Enhancing Unsupervised Sentence Embeddings via Knowledge-Driven Data Augmentation and Gaussian-Decayed Contrastive Learning
Peichao Lai, Zhengfeng Zhang, Wentao Zhang, Fangcheng Fu, Bin Cui
TL;DR
This paper tackles unsupervised sentence embeddings by addressing low data diversity and high data noise in LLM-synthesized samples. It introduces a knowledge-driven data augmentation pipeline that builds a knowledge graph from entities and quantities to guide LLMs in generating diverse positives and knowledge-aware negatives, paired with a Gaussian-decayed gradient-assisted contrastive objective (GCSE) that attenuates the influence of false hard negatives. The approach uses a two-stage training process with an evaluation model to filter synthesized data and a Gaussian-decayed loss term G(s_i,s'_i,τ,σ) to gradually restore gradient signals as training progresses. Experiments across multiple backbones and LLMs show state-of-the-art semantic textual similarity performance with fewer synthesized samples and smaller LLMs, highlighting the method's efficiency, robustness, andability to leverage domain-focused data for improved domain-specific sentence representations.
Abstract
Recently, using large language models (LLMs) for data augmentation has led to considerable improvements in unsupervised sentence embedding models. However, existing methods encounter two primary challenges: limited data diversity and high data noise. Current approaches often neglect fine-grained knowledge, such as entities and quantities, leading to insufficient diversity. Besides, unsupervised data frequently lacks discriminative information, and the generated synthetic samples may introduce noise. In this paper, we propose a pipeline-based data augmentation method via LLMs and introduce the Gaussian-decayed gradient-assisted Contrastive Sentence Embedding (GCSE) model to enhance unsupervised sentence embeddings. To tackle the issue of low data diversity, our pipeline utilizes knowledge graphs (KGs) to extract entities and quantities, enabling LLMs to generate more diverse samples.
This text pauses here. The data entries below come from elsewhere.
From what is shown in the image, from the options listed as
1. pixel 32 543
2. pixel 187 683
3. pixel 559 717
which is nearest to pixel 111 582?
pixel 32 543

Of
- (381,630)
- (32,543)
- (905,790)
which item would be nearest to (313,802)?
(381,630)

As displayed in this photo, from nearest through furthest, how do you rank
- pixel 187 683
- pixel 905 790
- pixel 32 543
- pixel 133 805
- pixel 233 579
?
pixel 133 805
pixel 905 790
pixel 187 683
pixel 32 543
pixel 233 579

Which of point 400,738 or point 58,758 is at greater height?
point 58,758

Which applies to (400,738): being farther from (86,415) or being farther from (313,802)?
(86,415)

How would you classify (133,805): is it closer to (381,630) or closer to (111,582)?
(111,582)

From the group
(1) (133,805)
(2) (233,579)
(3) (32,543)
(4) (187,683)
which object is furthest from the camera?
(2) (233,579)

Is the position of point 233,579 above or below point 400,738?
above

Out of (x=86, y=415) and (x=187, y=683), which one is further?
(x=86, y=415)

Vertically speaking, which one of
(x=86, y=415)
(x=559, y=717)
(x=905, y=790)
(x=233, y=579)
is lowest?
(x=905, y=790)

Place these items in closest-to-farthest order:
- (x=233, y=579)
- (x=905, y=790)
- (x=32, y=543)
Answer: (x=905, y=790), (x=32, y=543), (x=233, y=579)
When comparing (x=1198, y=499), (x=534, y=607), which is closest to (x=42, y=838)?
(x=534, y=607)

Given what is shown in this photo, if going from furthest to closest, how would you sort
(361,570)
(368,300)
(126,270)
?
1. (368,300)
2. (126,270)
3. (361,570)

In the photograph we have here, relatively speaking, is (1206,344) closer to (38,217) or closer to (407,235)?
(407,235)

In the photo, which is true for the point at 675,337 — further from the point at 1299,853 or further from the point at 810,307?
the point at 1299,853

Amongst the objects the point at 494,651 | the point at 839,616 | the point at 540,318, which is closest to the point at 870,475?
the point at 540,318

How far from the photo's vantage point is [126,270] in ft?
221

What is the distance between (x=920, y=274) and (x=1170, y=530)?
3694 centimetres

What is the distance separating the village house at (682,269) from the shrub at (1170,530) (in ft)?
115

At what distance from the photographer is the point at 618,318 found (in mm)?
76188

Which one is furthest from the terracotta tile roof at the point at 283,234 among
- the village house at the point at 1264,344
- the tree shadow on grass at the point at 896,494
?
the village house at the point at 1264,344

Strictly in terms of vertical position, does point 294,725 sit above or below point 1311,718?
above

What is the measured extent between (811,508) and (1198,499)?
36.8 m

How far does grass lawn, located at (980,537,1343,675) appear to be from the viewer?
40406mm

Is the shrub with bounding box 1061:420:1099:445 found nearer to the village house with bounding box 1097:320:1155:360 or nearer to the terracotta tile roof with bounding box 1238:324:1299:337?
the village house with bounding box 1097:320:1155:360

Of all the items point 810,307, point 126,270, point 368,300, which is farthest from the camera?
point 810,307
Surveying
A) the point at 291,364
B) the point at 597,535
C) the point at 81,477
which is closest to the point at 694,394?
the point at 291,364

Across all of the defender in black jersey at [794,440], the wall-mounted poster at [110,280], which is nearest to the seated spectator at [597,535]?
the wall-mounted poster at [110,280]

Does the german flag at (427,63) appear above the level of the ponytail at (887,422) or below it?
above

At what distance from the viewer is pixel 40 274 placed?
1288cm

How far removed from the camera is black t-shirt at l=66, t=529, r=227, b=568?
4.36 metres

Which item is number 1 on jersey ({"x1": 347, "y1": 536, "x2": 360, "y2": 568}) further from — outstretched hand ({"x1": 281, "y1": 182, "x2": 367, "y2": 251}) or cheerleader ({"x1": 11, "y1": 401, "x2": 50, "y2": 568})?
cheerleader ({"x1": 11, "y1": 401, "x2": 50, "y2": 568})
To address high data noise, the GCSE model uses a Gaussian-decayed function to limit the impact of false hard negative samples, enhancing the model's discriminative capability. Experimental results show that our approach achieves state-of-the-art performance in semantic textual similarity (STS) tasks, using fewer data samples and smaller LLMs, demonstrating its efficiency and robustness across various models.